Is Democracy Against Autocracy the New Cold War? | Editorial columns
“He might be an SOB, but he’s our SOB.”
So said President Franklin D. Roosevelt of Nicaraguan dictator Anastasio Somoza, and how very American. For, from its earliest days, America came to an understanding with the autocrats when the national interest demanded it.
George Washington danced a jig in 1778 when he learned that our diplomats had made an alliance with the King of France Louis XVI. The alliance, he knew, would be essential to an American victory.
In April 1917, the United States went to war “to make the world safe for democracy” in collusion with four of the world’s greatest empires: the British, French, Russian and Japanese. All four annexed new colonial lands and peoples from the decisive victory of democracy we won.
During World War II, we provided massive military aid to Joseph Stalin’s USSR, who used it to crush, conquer and communalize half of Europe.
Antonio Salazar, dictator of Portugal, was a founding member of NATO. During the Cold War, we allied ourselves with autocrats Syngman Rhee from South Korea, Ferdinand Marcos from the Philippines, the Shah from Iran and General Augusto Pinochet from Chile. NATO’s second largest army is under the autocratic regime of Turkish President Recep Erdogan.
Our main allies in the Arab world are Egyptian General Abdel Fattah al-Sisi, who overthrew a democratically elected president, Mohamed Morsi, and the various kings, princes, sultans and emirs along the Persian Gulf. Yet President Joe Biden defined the global struggle as between democracy and autocracy and said: “Democracy will prevail and must prevail.
“We agree with this strategic vision,” echoed the Washington Post.
But is this an accurate description of the great power rivalry today?
If the autocratic-democratic divide is the dividing line, which side are Erdogan, Sisi and Saudi Crown Prince Mohammed bin Salman on?
Are we really in an ideological war with Vladimir Putin’s Russia today, as we were during the Cold War with Stalin’s USSR?
We have quarrels with Putin over Crimea and Donbass, and he wants to prevent Ukraine and Georgia from joining NATO. But where is the evidence that Putin seeks to transform our democratic form of government into an autocracy?
Putin’s objections to us concern our policies, not our democracy.
In the 1950s, Nikita Khrushchev boasted that American grandchildren would live under communism. When did Putin proclaim such a great ideological goal of the Kremlin?
Does our quarrel with China have an ideological character?
China is a growing economic and military powerhouse, with feuds with most of its neighbors.
He has trade problems with Australia; a border dispute with India in the Himalayas; and differences with Vietnam, the Philippines and four other nations on the ownership of islets in the South China Sea. China also claims Taiwan and the Senkaku Islands occupied by Japan.
But with the exception of Taiwan and Hong Kong, which it claims as sovereign Chinese territory, Beijing has not pressured any nation to adopt a political system similar to that of the Communist Party of China.

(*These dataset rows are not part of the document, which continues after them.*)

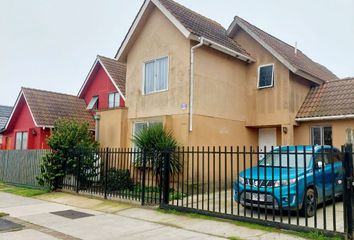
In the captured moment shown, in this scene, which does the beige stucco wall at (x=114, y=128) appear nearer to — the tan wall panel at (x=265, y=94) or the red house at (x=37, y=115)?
the tan wall panel at (x=265, y=94)

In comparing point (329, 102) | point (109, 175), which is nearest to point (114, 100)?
point (109, 175)

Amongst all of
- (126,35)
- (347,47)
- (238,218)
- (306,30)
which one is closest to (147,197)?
(238,218)

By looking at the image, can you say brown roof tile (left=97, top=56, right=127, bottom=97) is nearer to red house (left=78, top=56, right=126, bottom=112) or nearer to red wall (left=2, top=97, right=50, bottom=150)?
red house (left=78, top=56, right=126, bottom=112)

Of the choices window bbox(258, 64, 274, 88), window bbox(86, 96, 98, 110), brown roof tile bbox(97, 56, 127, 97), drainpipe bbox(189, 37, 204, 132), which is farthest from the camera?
window bbox(86, 96, 98, 110)

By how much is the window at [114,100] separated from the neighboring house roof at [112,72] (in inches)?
37.2

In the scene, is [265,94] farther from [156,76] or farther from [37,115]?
[37,115]

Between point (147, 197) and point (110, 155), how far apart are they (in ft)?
9.27

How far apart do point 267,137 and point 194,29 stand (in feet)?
20.2

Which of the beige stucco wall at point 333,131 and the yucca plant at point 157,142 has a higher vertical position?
the beige stucco wall at point 333,131

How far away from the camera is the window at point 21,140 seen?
74.8ft

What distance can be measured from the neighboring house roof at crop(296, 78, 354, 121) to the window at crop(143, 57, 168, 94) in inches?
240

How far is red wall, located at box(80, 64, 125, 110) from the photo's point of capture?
2347 centimetres

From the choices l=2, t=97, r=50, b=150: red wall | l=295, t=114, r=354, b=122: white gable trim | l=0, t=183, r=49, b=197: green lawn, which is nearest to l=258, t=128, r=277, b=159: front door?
l=295, t=114, r=354, b=122: white gable trim

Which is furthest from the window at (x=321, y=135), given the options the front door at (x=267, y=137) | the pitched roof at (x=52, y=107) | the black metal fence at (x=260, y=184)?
the pitched roof at (x=52, y=107)
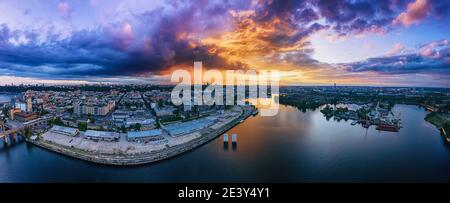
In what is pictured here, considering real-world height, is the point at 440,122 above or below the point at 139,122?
below

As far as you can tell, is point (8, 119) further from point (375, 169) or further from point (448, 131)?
point (448, 131)

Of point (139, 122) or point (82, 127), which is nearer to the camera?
point (82, 127)

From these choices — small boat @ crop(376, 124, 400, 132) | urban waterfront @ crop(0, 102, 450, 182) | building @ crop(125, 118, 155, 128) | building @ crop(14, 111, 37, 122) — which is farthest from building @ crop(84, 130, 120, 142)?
small boat @ crop(376, 124, 400, 132)

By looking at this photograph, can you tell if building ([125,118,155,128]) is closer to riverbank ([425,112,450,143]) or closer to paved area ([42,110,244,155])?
paved area ([42,110,244,155])

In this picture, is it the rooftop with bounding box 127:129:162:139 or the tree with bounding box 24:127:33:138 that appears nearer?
the rooftop with bounding box 127:129:162:139

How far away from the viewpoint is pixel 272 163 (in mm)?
3609

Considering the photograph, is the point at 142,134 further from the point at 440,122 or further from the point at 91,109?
the point at 440,122

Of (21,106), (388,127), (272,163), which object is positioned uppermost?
(21,106)

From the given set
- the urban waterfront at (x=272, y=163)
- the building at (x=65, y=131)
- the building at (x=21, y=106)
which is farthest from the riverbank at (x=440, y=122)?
the building at (x=21, y=106)

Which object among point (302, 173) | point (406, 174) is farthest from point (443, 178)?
point (302, 173)

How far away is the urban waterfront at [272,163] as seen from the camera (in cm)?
322

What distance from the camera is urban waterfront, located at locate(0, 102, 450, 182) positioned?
3.22 meters

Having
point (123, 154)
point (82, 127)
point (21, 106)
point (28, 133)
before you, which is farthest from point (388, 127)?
point (21, 106)

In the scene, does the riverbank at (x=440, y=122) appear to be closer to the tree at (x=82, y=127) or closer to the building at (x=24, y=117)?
the tree at (x=82, y=127)
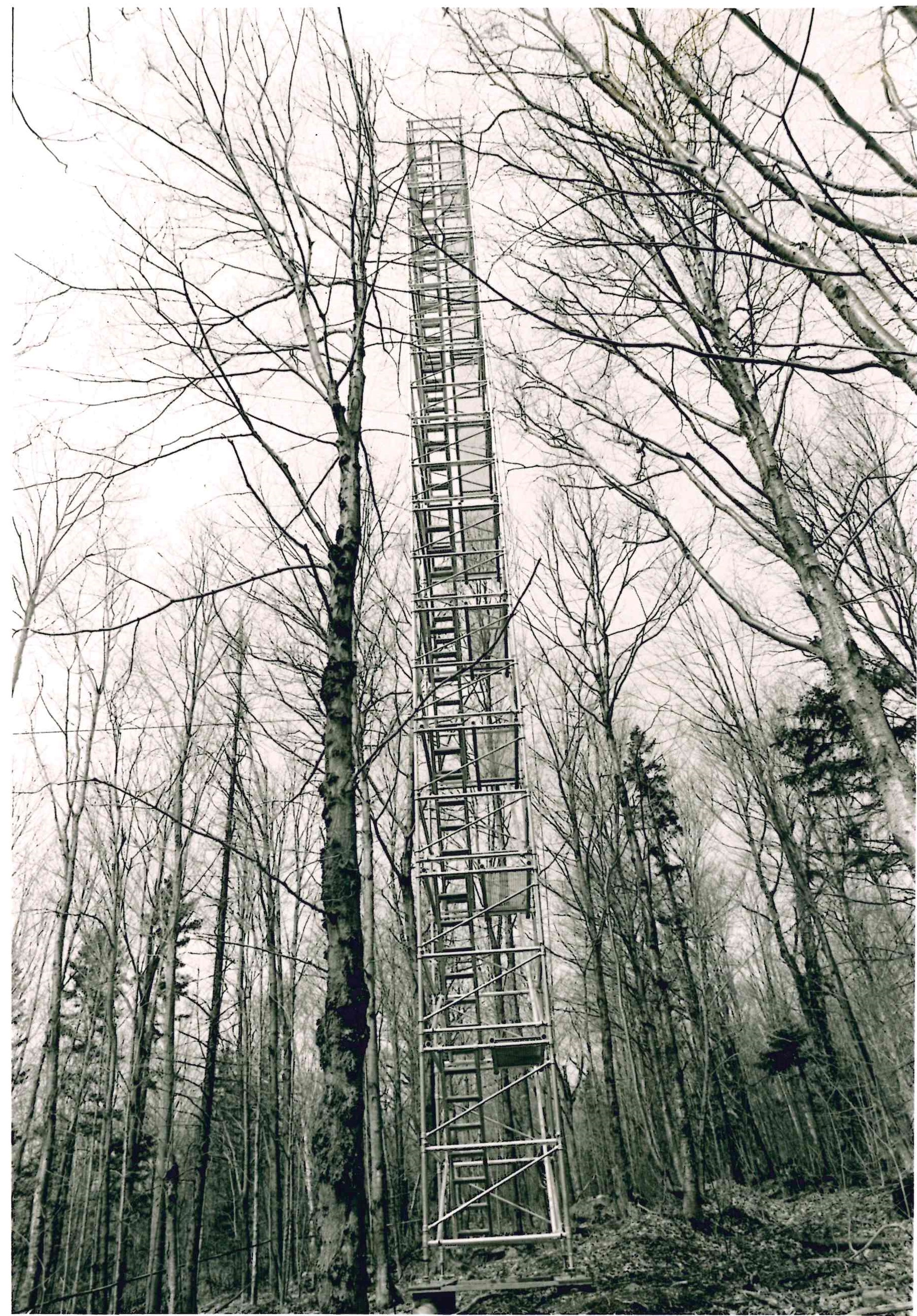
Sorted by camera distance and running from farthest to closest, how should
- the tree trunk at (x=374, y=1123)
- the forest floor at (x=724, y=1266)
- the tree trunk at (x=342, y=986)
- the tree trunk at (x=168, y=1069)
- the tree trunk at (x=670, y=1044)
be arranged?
the tree trunk at (x=168, y=1069) < the tree trunk at (x=670, y=1044) < the tree trunk at (x=374, y=1123) < the forest floor at (x=724, y=1266) < the tree trunk at (x=342, y=986)

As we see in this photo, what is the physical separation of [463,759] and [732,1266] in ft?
16.6

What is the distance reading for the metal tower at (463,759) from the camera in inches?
209

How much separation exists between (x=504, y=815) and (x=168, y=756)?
5.47 metres

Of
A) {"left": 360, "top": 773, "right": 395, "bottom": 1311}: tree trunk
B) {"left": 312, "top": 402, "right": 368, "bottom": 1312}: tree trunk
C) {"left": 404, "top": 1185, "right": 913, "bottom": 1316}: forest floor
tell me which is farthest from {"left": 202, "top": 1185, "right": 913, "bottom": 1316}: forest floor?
{"left": 312, "top": 402, "right": 368, "bottom": 1312}: tree trunk

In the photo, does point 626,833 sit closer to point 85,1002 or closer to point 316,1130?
point 316,1130

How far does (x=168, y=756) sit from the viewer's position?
11.4m

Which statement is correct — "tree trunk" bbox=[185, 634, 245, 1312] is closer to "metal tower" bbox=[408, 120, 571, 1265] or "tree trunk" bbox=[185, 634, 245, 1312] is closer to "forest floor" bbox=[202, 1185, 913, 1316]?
"forest floor" bbox=[202, 1185, 913, 1316]

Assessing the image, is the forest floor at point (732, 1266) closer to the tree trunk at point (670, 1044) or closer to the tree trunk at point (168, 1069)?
the tree trunk at point (670, 1044)

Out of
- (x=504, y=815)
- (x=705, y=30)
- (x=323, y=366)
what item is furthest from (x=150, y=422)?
(x=504, y=815)

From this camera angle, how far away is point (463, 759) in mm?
6559

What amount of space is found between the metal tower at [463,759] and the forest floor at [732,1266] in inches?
22.4

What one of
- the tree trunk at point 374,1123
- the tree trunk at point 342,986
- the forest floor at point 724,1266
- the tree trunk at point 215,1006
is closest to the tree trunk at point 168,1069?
the tree trunk at point 215,1006

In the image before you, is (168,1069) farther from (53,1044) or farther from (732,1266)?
(732,1266)

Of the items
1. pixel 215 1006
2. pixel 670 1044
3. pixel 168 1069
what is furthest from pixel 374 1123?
pixel 215 1006
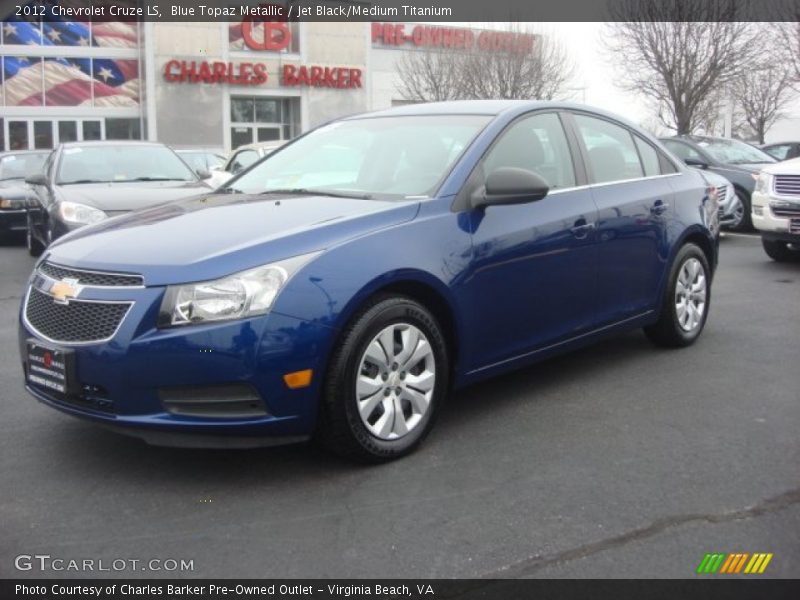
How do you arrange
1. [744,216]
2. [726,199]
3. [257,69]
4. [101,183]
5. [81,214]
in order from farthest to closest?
[257,69], [744,216], [726,199], [101,183], [81,214]

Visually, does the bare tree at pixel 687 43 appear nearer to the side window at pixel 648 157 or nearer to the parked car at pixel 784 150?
the parked car at pixel 784 150

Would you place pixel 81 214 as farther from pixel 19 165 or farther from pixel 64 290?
pixel 19 165

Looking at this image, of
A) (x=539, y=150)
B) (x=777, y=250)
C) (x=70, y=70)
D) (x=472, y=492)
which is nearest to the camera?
(x=472, y=492)

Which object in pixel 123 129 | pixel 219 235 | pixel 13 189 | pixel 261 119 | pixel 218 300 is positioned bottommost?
pixel 218 300

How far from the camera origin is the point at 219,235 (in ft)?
12.1

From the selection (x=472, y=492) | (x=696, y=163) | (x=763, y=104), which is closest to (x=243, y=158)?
(x=696, y=163)

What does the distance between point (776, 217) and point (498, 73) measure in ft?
78.0

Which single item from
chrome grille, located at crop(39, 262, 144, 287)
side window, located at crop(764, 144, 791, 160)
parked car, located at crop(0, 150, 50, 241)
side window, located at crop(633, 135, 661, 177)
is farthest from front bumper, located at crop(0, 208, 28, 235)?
side window, located at crop(764, 144, 791, 160)

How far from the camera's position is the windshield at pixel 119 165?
942 centimetres

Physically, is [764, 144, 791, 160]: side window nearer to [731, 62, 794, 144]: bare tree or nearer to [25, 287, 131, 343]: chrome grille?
[25, 287, 131, 343]: chrome grille

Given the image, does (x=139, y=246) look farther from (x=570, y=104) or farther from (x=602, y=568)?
(x=570, y=104)

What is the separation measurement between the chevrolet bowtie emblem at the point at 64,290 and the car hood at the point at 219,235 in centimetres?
9

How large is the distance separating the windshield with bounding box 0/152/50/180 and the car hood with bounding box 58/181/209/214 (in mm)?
5095

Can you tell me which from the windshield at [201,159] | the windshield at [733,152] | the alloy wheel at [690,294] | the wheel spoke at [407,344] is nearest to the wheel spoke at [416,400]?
the wheel spoke at [407,344]
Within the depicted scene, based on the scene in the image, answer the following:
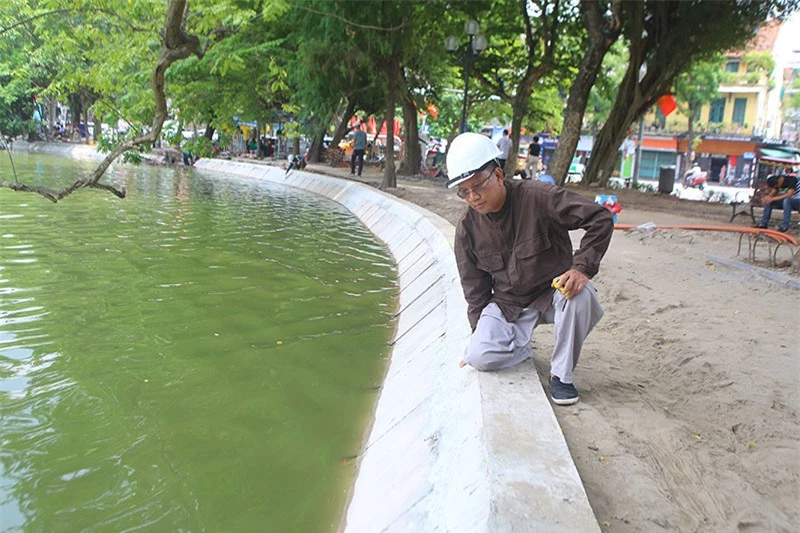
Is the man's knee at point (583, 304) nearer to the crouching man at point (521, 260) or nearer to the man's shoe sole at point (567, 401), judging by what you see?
the crouching man at point (521, 260)

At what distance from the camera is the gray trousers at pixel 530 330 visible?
10.8 feet

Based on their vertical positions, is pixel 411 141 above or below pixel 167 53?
below

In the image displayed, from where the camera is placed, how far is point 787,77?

It coexists with communist Vietnam, autocratic Myanmar, theocratic Afghanistan, and democratic India, Australia and Japan. Beijing’s quarrel with us is not that America is “a democracy.” China’s objections are that we block its ambitions and support the South Asian and Southeast Asian nations that thwart its strategic goals.
The quarrel is not ideological, but political and strategic.
Why, then, make it a war of systems? Where is the evidence that Beijing is trying to communitize its neighbors, or change their political systems to conform to its own?
However, there is ample evidence to show that the United States is actively seeking to overthrow Putin’s power in Russia.
Although Putin’s Kremlin is accused of hacking the Democratic National Committee and Hillary Clinton’s campaign in 2016, even if this is true, how would it compare to American interference in internal affairs today? from Russia?
Are Radio Liberty / Radio Free Europe objective and neutral in their coverage in Russia? Are the numerous non-governmental organizations and the National Endowment for Democracy taking a hands-off approach to Russian domestic politics?
What has the Kremlin done to advance Donald Trump’s political ambitions compared to what our diplomatic and government institutions and quasi-government agencies appear to be doing to undermine Putin and advance Alexei Navalny’s candidacy?
If American democracy is at an ideological war with Russia, who is on the offensive here? Who wants to change the political system?
“The American national interest and the promotion of democracy, or at least political stability, abroad are not so easy to separate,” writes the Washington Post.
But where did America get the right to interfere in the internal affairs of other nations to change them to conform to our own?
If our goal is to democratize Russia and China, i.e. to change their political systems to conform more closely to our democratic system, doesn’t that amount to a declaration of ideological war on our part? ?
Isn’t this the essence of ideological warfare?
And who, then, is the aggressor in this new ideological war?